For the full year 2012, we reported GAAP earnings of $0.60 per basic share and core earnings for share of $2.96. Fleet delivered 16% growth in segment profit and the high demand for mortgages throughout 2012 and enabled us to achieve approximately 56 billion in total mortgage closings.

We achieved these results despite $251 million in mortgage quality related cost, a significant portion of which were repurchased in foreclosure related charged and $29 million in time charges that Rob will describe shortly.

As I look back on 2012, we spent the year focusing on the execution of our four strategic priorities and I’m proud of the progress we’ve made. In 2012, we delivered disciplined growth in our franchised platforms.

Retail applications were up 36% and retail closings were up 28%. We were awarded the HSBC private label program which includes approximately $50 billion in subservicing UPB.

Fleet delivered 3% growth in leased net investment as well as growth in average service units and we successfully negotiated price changes in certain key client relationships to offset increased cost so, we can continue to invest in these relationships for the long term. In some cases we took the tough actions necessary to separate client relationships with lower profitability.

We delivered on operational excellence. We made defect reduction our priority in mortgage and Fleet. In particular in 2012, we reduced our Fannie Mae new originations defect rate by approximately 80% and reduced our defect rate for critical processes in Fleet by more than 30%.

We delivered our commitment to customer service. Customer satisfaction scores increased by as much as 10 points for certain key clients in mortgage and as much as 13 points in Fleet and Fleet also won seven awards recognizing our leadership and innovation, and customer service.

And we delivered on generating liquidity and cash flow and deleveraging. We entered 2013 with $829 million in cash, up $415 million from year-end 2011 and with a $183 million left of unsecure debt.

We improved our unencumbered asset ratio from 2.3 times at the beginning of the year to 2.8 times at year end, approaching our goal of three times or better. And we demonstrated access to multiple debt capital markets. We put in place multiyear revolving credit facilities, renewed or extended more than $6 billion of mortgage related funding arrangements, issued $1.2 billion in fleet term ABS debt and renewed $2.3 billion in fleet lease conduit financing facilities.

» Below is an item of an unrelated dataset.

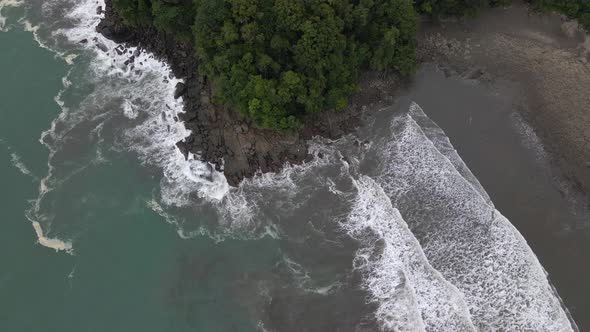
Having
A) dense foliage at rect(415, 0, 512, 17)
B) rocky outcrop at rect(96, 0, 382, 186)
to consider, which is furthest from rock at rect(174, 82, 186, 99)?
dense foliage at rect(415, 0, 512, 17)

We paid off our 2012 and 2013 unsecured debt maturities in 2012 and our next unsecured debt maturity is not until September of 2014 when we have $250 million in aggregate principle amount of convertible debt maturating.

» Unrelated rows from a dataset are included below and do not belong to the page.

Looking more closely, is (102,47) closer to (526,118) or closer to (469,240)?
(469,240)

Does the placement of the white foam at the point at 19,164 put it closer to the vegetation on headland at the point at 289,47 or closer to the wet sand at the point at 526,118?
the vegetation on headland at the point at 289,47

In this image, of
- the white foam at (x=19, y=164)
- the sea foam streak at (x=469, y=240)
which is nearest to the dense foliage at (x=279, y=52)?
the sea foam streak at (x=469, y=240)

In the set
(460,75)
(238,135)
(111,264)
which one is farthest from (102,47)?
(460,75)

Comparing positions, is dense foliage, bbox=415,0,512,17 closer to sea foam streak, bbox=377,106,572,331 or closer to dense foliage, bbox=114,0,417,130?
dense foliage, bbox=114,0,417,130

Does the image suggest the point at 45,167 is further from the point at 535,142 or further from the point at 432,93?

Our solid operating performance reflects our commitment to our four key strategies and we believe the continued implementation of these strategies while maximize value for shareholders by positioning us for growth and making us more competitive, more profitable, and more capital efficient company.

Now I would like to turn the call over to Rob to discuss our results, after which I'll discuss our outlook for 2013.

Robert Crowl

Thanks Glen. On a GAAP basis net income attributable to PHH Corporation for the fourth quarter 2012 was $58 million, or $1 per basic share, which included a $29 million positive mark-to-market adjustment on MSR asset, partially offset by $10 million in MSR hedge losses. Core earnings, which excludes the net MSR mark were $46 million on an after tax basis or $0.81 per share.

For the full year 2012, on a GAAP basis net income attributable to PHH Corporation was $34 million or $0.60 per basic share, which included a $223 million negative mark-to-market adjustment on our MSR assets, primarily from elevated pre-payment rates as interest rates declined throughout the year, and $5 million on MSR hedge losses. Core earnings were $168 million on an after tax basis or $2.96 per share.

Core earnings per share would have grown 30% in 2012 as compared to 2011 if you adjust for $0.31 per share in losses in 2012 related to debt prepayment and mortgage reinsurance termination costs, as well as a $0.72 per share gain in 2011 related to the sale of our interest and our appraisal services business.

Core earning pretax for the combined mortgage production and servicing segments was $45 million in the fourth quarter, down from $59 million in the previous quarter. Production segment was down $23 million, due primarily to lower gain on mortgage loans and increased investments in compliance and quality related initiatives.

The servicing segment was $9 million better than last quarter due primarily to lower quality related costs. Retail applications in the fourth quarter were $14.8 billion, down 5% relative to last quarter reflecting seasonal trends but up 28% compared to the fourth quarter last year, driven by the expansion of our retail platforms. Fourth quarter retail locks expected to close were $4.6 billion versus $4.8 billion last quarter, also unseasonal fluctuation.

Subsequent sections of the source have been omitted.